ホルモンの分泌機構及び作用機構

ホルモンとは、動物体内の組織や器官の活動を調節する生理的物質の総称です。

ホルモンの血中濃度は、ほぼ一定に保たれています。これは、負のフィードバック機能により、分泌が調整されているからです。すなわち、あるホルモンが放出されたことを上位の器官が刺激としてうけとると、ホルモンの放出を抑制するようになっており、あるホルモンが減少したことがわかると、ホルモンが放出されるようになっているということです。

では、放出されたホルモンがどのように実際の組織や器官に作用するかといいますと、これは大きく 3 種類のメカニズムに基づきます。

1つめのメカニズムは、ホルモンが細胞膜を通過して細胞質内に入り、核内受容体などと結合することで遺伝子活性化を引き起こし、ホルモン作用を発揮するというものです。このメカニズムで働く代表的なホルモンは、ステロイドホルモンです。

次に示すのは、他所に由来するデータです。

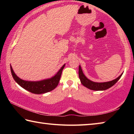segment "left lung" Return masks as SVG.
I'll return each mask as SVG.
<instances>
[{"instance_id":"1","label":"left lung","mask_w":134,"mask_h":134,"mask_svg":"<svg viewBox=\"0 0 134 134\" xmlns=\"http://www.w3.org/2000/svg\"><path fill=\"white\" fill-rule=\"evenodd\" d=\"M122 74L123 73H122L118 77H117L116 79H115V80H113L110 81L103 83H97L90 80L89 79H88L86 77L85 74H83L80 65H79V78H80L81 84H82L84 86H85L86 87H87L88 89L92 90H105L109 89V88L111 87L112 86L114 85L119 80V79L121 78Z\"/></svg>"}]
</instances>
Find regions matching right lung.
<instances>
[{"label":"right lung","mask_w":134,"mask_h":134,"mask_svg":"<svg viewBox=\"0 0 134 134\" xmlns=\"http://www.w3.org/2000/svg\"><path fill=\"white\" fill-rule=\"evenodd\" d=\"M64 66L65 64L63 65L60 70L57 72L55 75L52 77L51 78L37 81H26L20 79L19 77L16 75L15 72L13 71L11 65L10 70L13 79L22 88L32 93L42 94L51 91V90H54L58 86L59 81H60V80L61 76H62V71L64 68Z\"/></svg>","instance_id":"add662e5"}]
</instances>
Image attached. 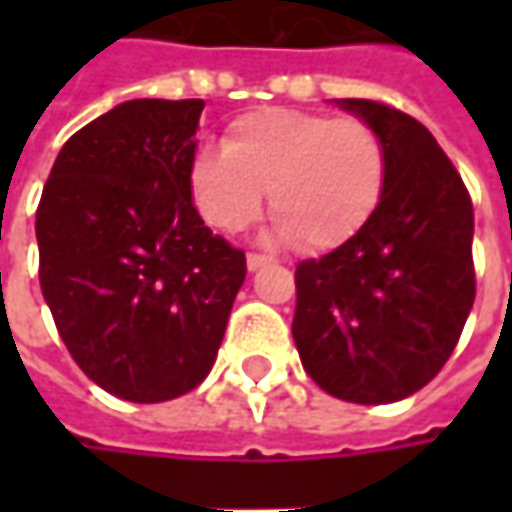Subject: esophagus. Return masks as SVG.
I'll return each instance as SVG.
<instances>
[{"label":"esophagus","instance_id":"1","mask_svg":"<svg viewBox=\"0 0 512 512\" xmlns=\"http://www.w3.org/2000/svg\"><path fill=\"white\" fill-rule=\"evenodd\" d=\"M273 265V259L270 256H262V253H247V270L253 273V270H262V267Z\"/></svg>","mask_w":512,"mask_h":512}]
</instances>
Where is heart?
<instances>
[{
	"mask_svg": "<svg viewBox=\"0 0 512 512\" xmlns=\"http://www.w3.org/2000/svg\"><path fill=\"white\" fill-rule=\"evenodd\" d=\"M187 185L202 219L222 233L245 230L267 190L276 239L327 253L353 242L382 205L387 150L362 119L259 108L227 128L222 153L193 156Z\"/></svg>",
	"mask_w": 512,
	"mask_h": 512,
	"instance_id": "1",
	"label": "heart"
}]
</instances>
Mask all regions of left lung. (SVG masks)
I'll return each instance as SVG.
<instances>
[{
    "mask_svg": "<svg viewBox=\"0 0 512 512\" xmlns=\"http://www.w3.org/2000/svg\"><path fill=\"white\" fill-rule=\"evenodd\" d=\"M333 102L382 136L387 185L353 242L296 267L293 342L330 396L402 402L442 370L470 316L473 205L422 122L367 99Z\"/></svg>",
    "mask_w": 512,
    "mask_h": 512,
    "instance_id": "8db88e82",
    "label": "left lung"
}]
</instances>
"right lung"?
I'll return each mask as SVG.
<instances>
[{"label":"right lung","mask_w":512,"mask_h":512,"mask_svg":"<svg viewBox=\"0 0 512 512\" xmlns=\"http://www.w3.org/2000/svg\"><path fill=\"white\" fill-rule=\"evenodd\" d=\"M202 99H130L59 150L36 210L39 285L90 382L125 402L202 384L245 282L205 227L187 170Z\"/></svg>","instance_id":"right-lung-1"}]
</instances>
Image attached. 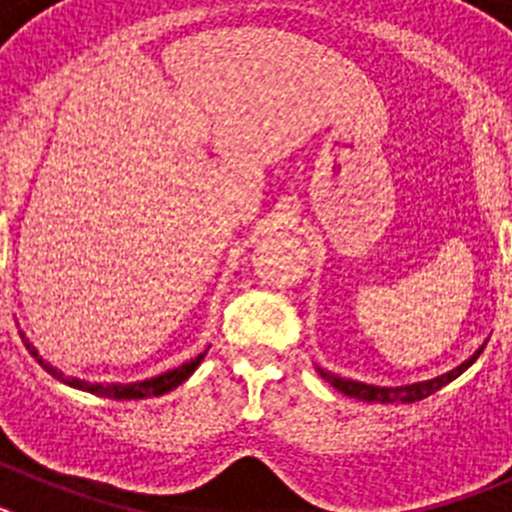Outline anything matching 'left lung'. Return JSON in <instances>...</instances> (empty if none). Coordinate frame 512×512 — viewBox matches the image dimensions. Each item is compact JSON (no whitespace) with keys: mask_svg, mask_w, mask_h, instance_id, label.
<instances>
[{"mask_svg":"<svg viewBox=\"0 0 512 512\" xmlns=\"http://www.w3.org/2000/svg\"><path fill=\"white\" fill-rule=\"evenodd\" d=\"M479 354H482V348H479L472 359L464 361L461 366H456L454 372L441 374V377L428 379V382L408 384V387H374V384H361V382H351V379H341V377H336V374L325 372V369H318V372H320V377H323L325 382L333 384L338 392H343V395H348V397H356V400L382 402V405H390V402H418V400H425L428 395H433V392H438L441 387H446L449 382H454L459 374L467 372L469 366L477 361Z\"/></svg>","mask_w":512,"mask_h":512,"instance_id":"1","label":"left lung"}]
</instances>
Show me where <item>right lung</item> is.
<instances>
[{
  "label": "right lung",
  "mask_w": 512,
  "mask_h": 512,
  "mask_svg": "<svg viewBox=\"0 0 512 512\" xmlns=\"http://www.w3.org/2000/svg\"><path fill=\"white\" fill-rule=\"evenodd\" d=\"M27 351L38 359V364L43 366L45 372L53 374L56 379H61L63 384H69V387H76V390H84V392H92V395H99V397H112V400H143V397H158L164 395V392H171L174 387H179V384L184 382V379L189 377V374L200 366V361L205 359V354H200L197 359H192L189 364H182L176 366V369H171V372L161 374V377H153V379H146V382H133V384H89L84 382V379H76V377H63L58 369H53V366L45 364L43 359L38 356V351H35L30 343H25Z\"/></svg>",
  "instance_id": "obj_1"
}]
</instances>
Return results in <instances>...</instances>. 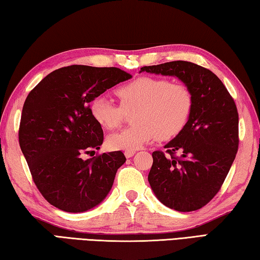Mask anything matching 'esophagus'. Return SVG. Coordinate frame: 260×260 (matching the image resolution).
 <instances>
[{"label":"esophagus","instance_id":"1","mask_svg":"<svg viewBox=\"0 0 260 260\" xmlns=\"http://www.w3.org/2000/svg\"><path fill=\"white\" fill-rule=\"evenodd\" d=\"M134 153H135V150H128V151H125V156L126 158H131L134 156Z\"/></svg>","mask_w":260,"mask_h":260}]
</instances>
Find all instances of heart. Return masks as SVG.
Here are the masks:
<instances>
[{"mask_svg": "<svg viewBox=\"0 0 260 260\" xmlns=\"http://www.w3.org/2000/svg\"><path fill=\"white\" fill-rule=\"evenodd\" d=\"M117 96L120 105L105 96H99L90 104L95 121L110 131L122 124L126 113L133 112L134 125L108 138L111 150H136L157 138H175L187 126L193 108L190 89L164 78H138L120 87Z\"/></svg>", "mask_w": 260, "mask_h": 260, "instance_id": "obj_1", "label": "heart"}]
</instances>
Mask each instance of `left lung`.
Segmentation results:
<instances>
[{
    "instance_id": "1",
    "label": "left lung",
    "mask_w": 260,
    "mask_h": 260,
    "mask_svg": "<svg viewBox=\"0 0 260 260\" xmlns=\"http://www.w3.org/2000/svg\"><path fill=\"white\" fill-rule=\"evenodd\" d=\"M180 79L193 98L187 126L153 151L148 181L167 208L180 212L203 208L217 195L239 149V113L221 80L210 70L186 60L141 68L140 72ZM179 152L180 156H175Z\"/></svg>"
}]
</instances>
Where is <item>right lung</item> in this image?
<instances>
[{"label":"right lung","instance_id":"add662e5","mask_svg":"<svg viewBox=\"0 0 260 260\" xmlns=\"http://www.w3.org/2000/svg\"><path fill=\"white\" fill-rule=\"evenodd\" d=\"M131 78L117 68L71 65L48 74L26 98L19 146L35 186L55 208L85 212L111 190L126 157L112 151L82 159L103 143V129L89 103Z\"/></svg>","mask_w":260,"mask_h":260}]
</instances>
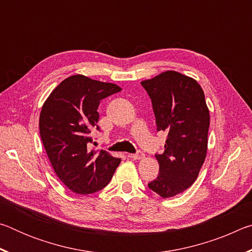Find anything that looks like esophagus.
<instances>
[{
  "label": "esophagus",
  "instance_id": "1",
  "mask_svg": "<svg viewBox=\"0 0 252 252\" xmlns=\"http://www.w3.org/2000/svg\"><path fill=\"white\" fill-rule=\"evenodd\" d=\"M129 157L132 158V159H134V160H139V159H142L144 155H143L142 151L139 150V151H136V153H133V155H129Z\"/></svg>",
  "mask_w": 252,
  "mask_h": 252
}]
</instances>
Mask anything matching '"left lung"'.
<instances>
[{"mask_svg":"<svg viewBox=\"0 0 252 252\" xmlns=\"http://www.w3.org/2000/svg\"><path fill=\"white\" fill-rule=\"evenodd\" d=\"M141 85L151 99L157 130L168 133L163 153H156L159 176L148 187L171 198L192 186L206 159L210 116L204 93L197 81L176 71Z\"/></svg>","mask_w":252,"mask_h":252,"instance_id":"obj_1","label":"left lung"}]
</instances>
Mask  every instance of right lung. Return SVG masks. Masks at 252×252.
Segmentation results:
<instances>
[{
	"mask_svg": "<svg viewBox=\"0 0 252 252\" xmlns=\"http://www.w3.org/2000/svg\"><path fill=\"white\" fill-rule=\"evenodd\" d=\"M121 91L112 83L84 75L63 80L42 106L40 134L57 176L70 190L89 194L108 185L120 158L91 149V132L100 131V101Z\"/></svg>",
	"mask_w": 252,
	"mask_h": 252,
	"instance_id": "right-lung-1",
	"label": "right lung"
}]
</instances>
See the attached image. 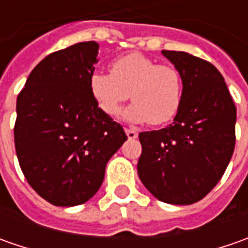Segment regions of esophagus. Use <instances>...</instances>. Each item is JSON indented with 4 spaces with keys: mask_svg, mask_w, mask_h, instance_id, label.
I'll return each mask as SVG.
<instances>
[{
    "mask_svg": "<svg viewBox=\"0 0 248 248\" xmlns=\"http://www.w3.org/2000/svg\"><path fill=\"white\" fill-rule=\"evenodd\" d=\"M125 134H127V137H128L129 139H135L138 137V132L132 128H125Z\"/></svg>",
    "mask_w": 248,
    "mask_h": 248,
    "instance_id": "1",
    "label": "esophagus"
}]
</instances>
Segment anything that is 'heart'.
<instances>
[{
	"label": "heart",
	"instance_id": "1",
	"mask_svg": "<svg viewBox=\"0 0 248 248\" xmlns=\"http://www.w3.org/2000/svg\"><path fill=\"white\" fill-rule=\"evenodd\" d=\"M88 87L96 106L114 117L128 99L124 117L132 123L163 125L179 113L184 102V80L172 64H157L140 52L121 55L110 62V74L93 72Z\"/></svg>",
	"mask_w": 248,
	"mask_h": 248
}]
</instances>
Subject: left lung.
<instances>
[{
	"label": "left lung",
	"instance_id": "left-lung-1",
	"mask_svg": "<svg viewBox=\"0 0 248 248\" xmlns=\"http://www.w3.org/2000/svg\"><path fill=\"white\" fill-rule=\"evenodd\" d=\"M184 80V102L174 123L140 132L138 175L170 204L202 200L224 175L233 155L236 106L214 64L190 53L161 51Z\"/></svg>",
	"mask_w": 248,
	"mask_h": 248
}]
</instances>
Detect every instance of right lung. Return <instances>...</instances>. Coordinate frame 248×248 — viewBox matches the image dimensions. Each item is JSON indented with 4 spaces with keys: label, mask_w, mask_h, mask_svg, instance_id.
<instances>
[{
    "label": "right lung",
    "mask_w": 248,
    "mask_h": 248,
    "mask_svg": "<svg viewBox=\"0 0 248 248\" xmlns=\"http://www.w3.org/2000/svg\"><path fill=\"white\" fill-rule=\"evenodd\" d=\"M98 49L87 41L48 55L17 95L16 156L29 185L53 205L88 202L99 190L110 157L127 140L90 92Z\"/></svg>",
    "instance_id": "right-lung-1"
}]
</instances>
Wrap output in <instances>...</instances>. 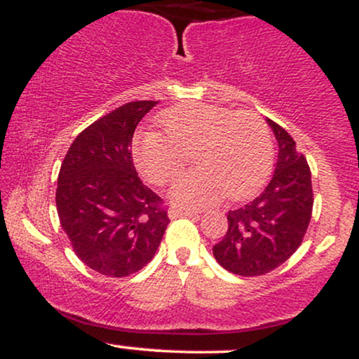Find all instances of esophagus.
<instances>
[{"label":"esophagus","mask_w":359,"mask_h":359,"mask_svg":"<svg viewBox=\"0 0 359 359\" xmlns=\"http://www.w3.org/2000/svg\"><path fill=\"white\" fill-rule=\"evenodd\" d=\"M199 217V212L197 211H191V209H170L168 211V217L170 219H177V217Z\"/></svg>","instance_id":"obj_1"}]
</instances>
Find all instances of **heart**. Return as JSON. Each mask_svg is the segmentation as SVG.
I'll use <instances>...</instances> for the list:
<instances>
[{
  "label": "heart",
  "instance_id": "b5f03b06",
  "mask_svg": "<svg viewBox=\"0 0 359 359\" xmlns=\"http://www.w3.org/2000/svg\"><path fill=\"white\" fill-rule=\"evenodd\" d=\"M163 133L147 131L135 142V160L148 182L165 185L179 177L194 151L197 168L180 177L168 197L182 208H205L224 194L243 199L255 192L273 163L270 128L251 111L205 102L175 106L158 116Z\"/></svg>",
  "mask_w": 359,
  "mask_h": 359
}]
</instances>
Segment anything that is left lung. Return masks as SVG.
Listing matches in <instances>:
<instances>
[{
	"instance_id": "1",
	"label": "left lung",
	"mask_w": 359,
	"mask_h": 359,
	"mask_svg": "<svg viewBox=\"0 0 359 359\" xmlns=\"http://www.w3.org/2000/svg\"><path fill=\"white\" fill-rule=\"evenodd\" d=\"M278 142L275 172L263 192L228 212V231L212 253L222 269L258 277L287 262L306 236L314 205L311 168L290 135L266 119Z\"/></svg>"
}]
</instances>
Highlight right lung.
<instances>
[{
  "label": "right lung",
  "mask_w": 359,
  "mask_h": 359,
  "mask_svg": "<svg viewBox=\"0 0 359 359\" xmlns=\"http://www.w3.org/2000/svg\"><path fill=\"white\" fill-rule=\"evenodd\" d=\"M156 101H131L82 130L60 165L55 204L82 263L128 277L154 258L170 222L163 201L140 180L131 140Z\"/></svg>",
  "instance_id": "add662e5"
}]
</instances>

2つめのメカニズムは、標的細胞の細胞膜上の受容体(G タンパク質)と結合して、細胞膜内のアデニル酸シクラーゼを活性化することで cAMP の細胞内濃度上昇を引き起こし、これをきっかけとしてホルモン作用を発揮するというものです。このメカニズムで働く代表的なホルモンは、グルカゴンです。

3つめのメカニズムは、細胞膜上のチロシンキナーゼ受容体と結合することで、細胞内におけるタンパク質のリン酸化を促すことにより、ホルモン作用を発揮するというものです。このメカニズムで働く代表的なホルモンは、インスリンです。

以上のように、ホルモンの作用のメカニズムは、細胞内までホルモンが入りこむかどうか 及び 細胞膜においてどのような種類のタンパク質と相互作用するかという点から分類されています。